═════ Data for this exercise ═════

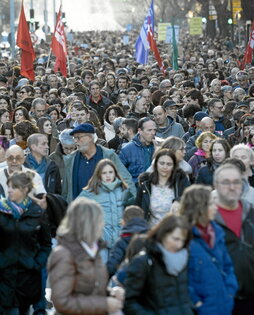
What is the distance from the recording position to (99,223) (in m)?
6.68

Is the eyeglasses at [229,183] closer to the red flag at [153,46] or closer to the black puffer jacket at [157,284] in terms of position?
the black puffer jacket at [157,284]

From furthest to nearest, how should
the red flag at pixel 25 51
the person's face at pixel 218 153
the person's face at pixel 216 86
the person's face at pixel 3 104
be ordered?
the red flag at pixel 25 51 < the person's face at pixel 216 86 < the person's face at pixel 3 104 < the person's face at pixel 218 153

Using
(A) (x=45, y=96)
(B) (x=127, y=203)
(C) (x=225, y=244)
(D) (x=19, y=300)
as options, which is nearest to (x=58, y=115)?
(A) (x=45, y=96)

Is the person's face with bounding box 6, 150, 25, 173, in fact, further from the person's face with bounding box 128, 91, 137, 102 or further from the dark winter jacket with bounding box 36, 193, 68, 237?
the person's face with bounding box 128, 91, 137, 102

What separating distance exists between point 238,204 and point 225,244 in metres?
0.36

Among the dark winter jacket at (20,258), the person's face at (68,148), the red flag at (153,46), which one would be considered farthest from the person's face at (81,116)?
the red flag at (153,46)

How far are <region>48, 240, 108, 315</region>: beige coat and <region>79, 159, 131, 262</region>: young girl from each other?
284 cm

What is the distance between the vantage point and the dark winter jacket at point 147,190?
9.57m

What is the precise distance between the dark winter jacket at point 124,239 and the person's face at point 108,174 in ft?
5.12

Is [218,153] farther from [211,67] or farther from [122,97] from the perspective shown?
[211,67]

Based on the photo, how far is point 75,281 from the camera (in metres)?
6.66

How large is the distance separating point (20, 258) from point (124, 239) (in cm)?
94

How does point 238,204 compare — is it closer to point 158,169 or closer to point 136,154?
point 158,169

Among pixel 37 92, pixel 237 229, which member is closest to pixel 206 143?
pixel 237 229
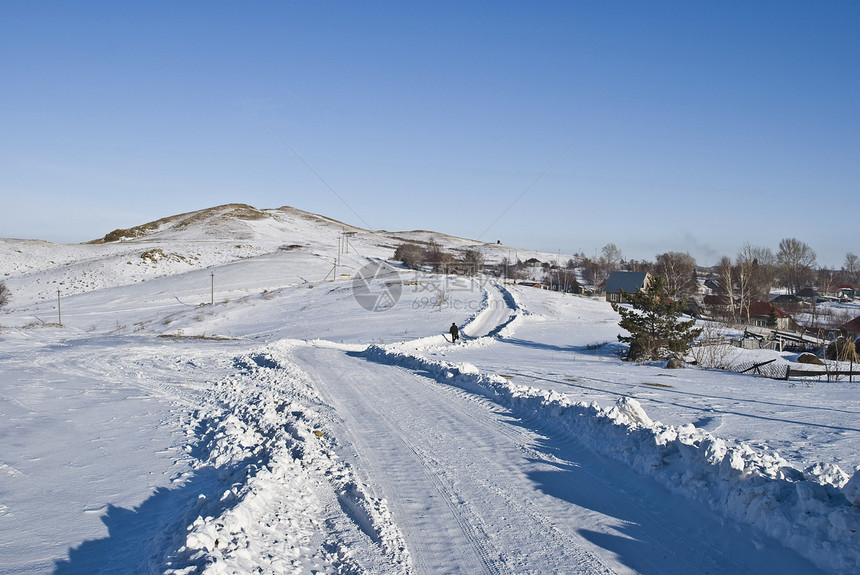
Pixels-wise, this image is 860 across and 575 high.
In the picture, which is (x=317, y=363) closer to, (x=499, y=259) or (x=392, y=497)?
(x=392, y=497)

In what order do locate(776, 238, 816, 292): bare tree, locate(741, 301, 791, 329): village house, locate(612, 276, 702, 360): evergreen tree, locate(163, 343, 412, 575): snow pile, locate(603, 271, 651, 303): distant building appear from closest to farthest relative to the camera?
1. locate(163, 343, 412, 575): snow pile
2. locate(612, 276, 702, 360): evergreen tree
3. locate(741, 301, 791, 329): village house
4. locate(603, 271, 651, 303): distant building
5. locate(776, 238, 816, 292): bare tree

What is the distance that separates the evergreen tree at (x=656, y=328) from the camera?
27.3 m

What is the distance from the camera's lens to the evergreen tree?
27266mm

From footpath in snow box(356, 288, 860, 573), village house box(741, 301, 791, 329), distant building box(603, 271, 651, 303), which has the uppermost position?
distant building box(603, 271, 651, 303)

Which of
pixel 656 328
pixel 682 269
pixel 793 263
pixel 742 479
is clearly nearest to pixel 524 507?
pixel 742 479

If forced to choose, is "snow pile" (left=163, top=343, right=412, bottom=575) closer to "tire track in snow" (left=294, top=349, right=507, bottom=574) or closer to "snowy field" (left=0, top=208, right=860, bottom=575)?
"snowy field" (left=0, top=208, right=860, bottom=575)

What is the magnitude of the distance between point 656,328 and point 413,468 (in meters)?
22.9

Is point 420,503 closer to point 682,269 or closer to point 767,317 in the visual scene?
point 767,317

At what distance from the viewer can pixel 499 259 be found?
158375 mm

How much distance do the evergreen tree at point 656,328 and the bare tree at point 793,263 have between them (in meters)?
118

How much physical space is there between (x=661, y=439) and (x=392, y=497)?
3819 mm

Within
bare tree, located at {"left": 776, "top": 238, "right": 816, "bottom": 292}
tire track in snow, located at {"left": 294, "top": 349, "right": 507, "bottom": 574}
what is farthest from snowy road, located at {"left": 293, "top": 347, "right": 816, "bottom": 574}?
bare tree, located at {"left": 776, "top": 238, "right": 816, "bottom": 292}

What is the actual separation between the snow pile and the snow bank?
3594mm

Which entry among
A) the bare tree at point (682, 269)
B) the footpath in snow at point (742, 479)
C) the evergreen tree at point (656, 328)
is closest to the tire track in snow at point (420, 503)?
the footpath in snow at point (742, 479)
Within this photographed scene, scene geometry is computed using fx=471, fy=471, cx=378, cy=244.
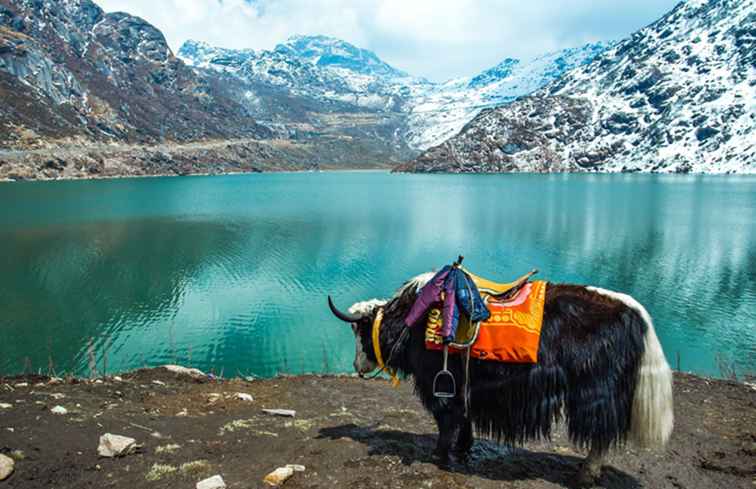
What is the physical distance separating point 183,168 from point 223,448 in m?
156

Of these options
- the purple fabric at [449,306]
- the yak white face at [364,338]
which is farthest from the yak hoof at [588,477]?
the yak white face at [364,338]

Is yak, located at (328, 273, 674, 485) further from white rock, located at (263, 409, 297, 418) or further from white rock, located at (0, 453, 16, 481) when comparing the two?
white rock, located at (0, 453, 16, 481)

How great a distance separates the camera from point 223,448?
16.6 feet

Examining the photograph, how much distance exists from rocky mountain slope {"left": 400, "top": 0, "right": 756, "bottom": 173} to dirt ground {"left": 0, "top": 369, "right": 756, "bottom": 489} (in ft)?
540

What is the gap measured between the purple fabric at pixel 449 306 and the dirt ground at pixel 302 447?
1.39 m

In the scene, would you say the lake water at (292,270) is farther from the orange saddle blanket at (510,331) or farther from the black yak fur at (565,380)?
the orange saddle blanket at (510,331)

═════

Exercise details:
Copy all of the data above word for word, leaving out the pictures.

Problem solution:
What is the distance from the recording position to (99,223) (in m)?
6.68

Is the eyeglasses at [229,183] closer to the red flag at [153,46] or closer to the black puffer jacket at [157,284] in terms of position?
the black puffer jacket at [157,284]

From furthest to nearest, how should
the red flag at pixel 25 51
the person's face at pixel 218 153
the person's face at pixel 216 86
the person's face at pixel 3 104
be ordered?
the red flag at pixel 25 51 < the person's face at pixel 216 86 < the person's face at pixel 3 104 < the person's face at pixel 218 153

Using
(A) (x=45, y=96)
(B) (x=127, y=203)
(C) (x=225, y=244)
(D) (x=19, y=300)
as options, which is nearest to (x=58, y=115)?
(A) (x=45, y=96)

Is the person's face with bounding box 6, 150, 25, 173, in fact, further from the person's face with bounding box 128, 91, 137, 102 or further from the dark winter jacket with bounding box 36, 193, 68, 237?
the person's face with bounding box 128, 91, 137, 102

What separating distance exists between point 238,204 and point 225,244 in metres?
0.36

Among the dark winter jacket at (20,258), the person's face at (68,148), the red flag at (153,46), which one would be considered farthest from the person's face at (81,116)?
the red flag at (153,46)

How far are <region>48, 240, 108, 315</region>: beige coat and <region>79, 159, 131, 262</region>: young girl from each other?
284 cm

What is the distance between the vantage point and the dark winter jacket at point 147,190?
9.57m

What is the precise distance between the dark winter jacket at point 124,239 and the person's face at point 108,174 in ft?
5.12

Is [218,153] farther from [211,67] or farther from [122,97] from the perspective shown?
[211,67]

Based on the photo, how far is point 75,281 from the camera (in metres)?
6.66

How large is the distance separating point (20, 258) from point (124, 239) (in cm)?
94

How does point 238,204 compare — is it closer to point 158,169 or closer to point 136,154?
point 158,169

Among pixel 37 92, pixel 237 229, which member is closest to pixel 206 143?
pixel 237 229
Pixels-wise, this image is 860 across and 575 high.
In the picture, which is (x=317, y=363) closer to, (x=499, y=259) or (x=392, y=497)?
(x=392, y=497)

In what order do locate(776, 238, 816, 292): bare tree, locate(741, 301, 791, 329): village house, locate(612, 276, 702, 360): evergreen tree, locate(163, 343, 412, 575): snow pile, locate(603, 271, 651, 303): distant building appear from closest to farthest relative to the camera?
1. locate(163, 343, 412, 575): snow pile
2. locate(612, 276, 702, 360): evergreen tree
3. locate(741, 301, 791, 329): village house
4. locate(603, 271, 651, 303): distant building
5. locate(776, 238, 816, 292): bare tree

What is the distance that separates the evergreen tree at (x=656, y=328) from the camera?
27.3 m

What is the distance from the camera's lens to the evergreen tree?
27266mm

From footpath in snow box(356, 288, 860, 573), village house box(741, 301, 791, 329), distant building box(603, 271, 651, 303), which has the uppermost position?
distant building box(603, 271, 651, 303)

Which of
pixel 656 328
pixel 682 269
pixel 793 263
pixel 742 479
is clearly nearest to pixel 524 507?
pixel 742 479

If forced to choose, is "snow pile" (left=163, top=343, right=412, bottom=575) closer to "tire track in snow" (left=294, top=349, right=507, bottom=574) or closer to "snowy field" (left=0, top=208, right=860, bottom=575)?
"snowy field" (left=0, top=208, right=860, bottom=575)

What is the magnitude of the distance between point 656,328 and point 413,468 (in meters)?
22.9

Is point 420,503 closer to point 682,269 or closer to point 767,317 in the visual scene?
point 767,317

At what distance from the viewer can pixel 499 259 be found?
158375 mm

How much distance do the evergreen tree at point 656,328 and the bare tree at point 793,263 have between them (in meters)?
118

How much physical space is there between (x=661, y=439) and (x=392, y=497)?
3819 mm

Within
bare tree, located at {"left": 776, "top": 238, "right": 816, "bottom": 292}
tire track in snow, located at {"left": 294, "top": 349, "right": 507, "bottom": 574}
what is farthest from snowy road, located at {"left": 293, "top": 347, "right": 816, "bottom": 574}?
bare tree, located at {"left": 776, "top": 238, "right": 816, "bottom": 292}

What is the actual separation between the snow pile and the snow bank?
3594mm

Which entry among
A) the bare tree at point (682, 269)
B) the footpath in snow at point (742, 479)
C) the evergreen tree at point (656, 328)
is closest to the tire track in snow at point (420, 503)?
the footpath in snow at point (742, 479)
Within this photographed scene, scene geometry is computed using fx=471, fy=471, cx=378, cy=244.
What is the physical distance separating point 183,168 from point 223,448 in m?
156

Of these options
- the purple fabric at [449,306]
- the yak white face at [364,338]
which is farthest from the yak hoof at [588,477]?
the yak white face at [364,338]

Is yak, located at (328, 273, 674, 485) further from white rock, located at (263, 409, 297, 418) or further from white rock, located at (0, 453, 16, 481) when comparing the two?
white rock, located at (0, 453, 16, 481)

How great a distance separates the camera from point 223,448?
16.6 feet

Examining the photograph, how much distance exists from rocky mountain slope {"left": 400, "top": 0, "right": 756, "bottom": 173} to dirt ground {"left": 0, "top": 369, "right": 756, "bottom": 489} (in ft)?
540

What is the gap measured between the purple fabric at pixel 449 306 and the dirt ground at pixel 302 447?
1.39 m

In the scene, would you say the lake water at (292,270) is farther from the orange saddle blanket at (510,331) or farther from the black yak fur at (565,380)?
the orange saddle blanket at (510,331)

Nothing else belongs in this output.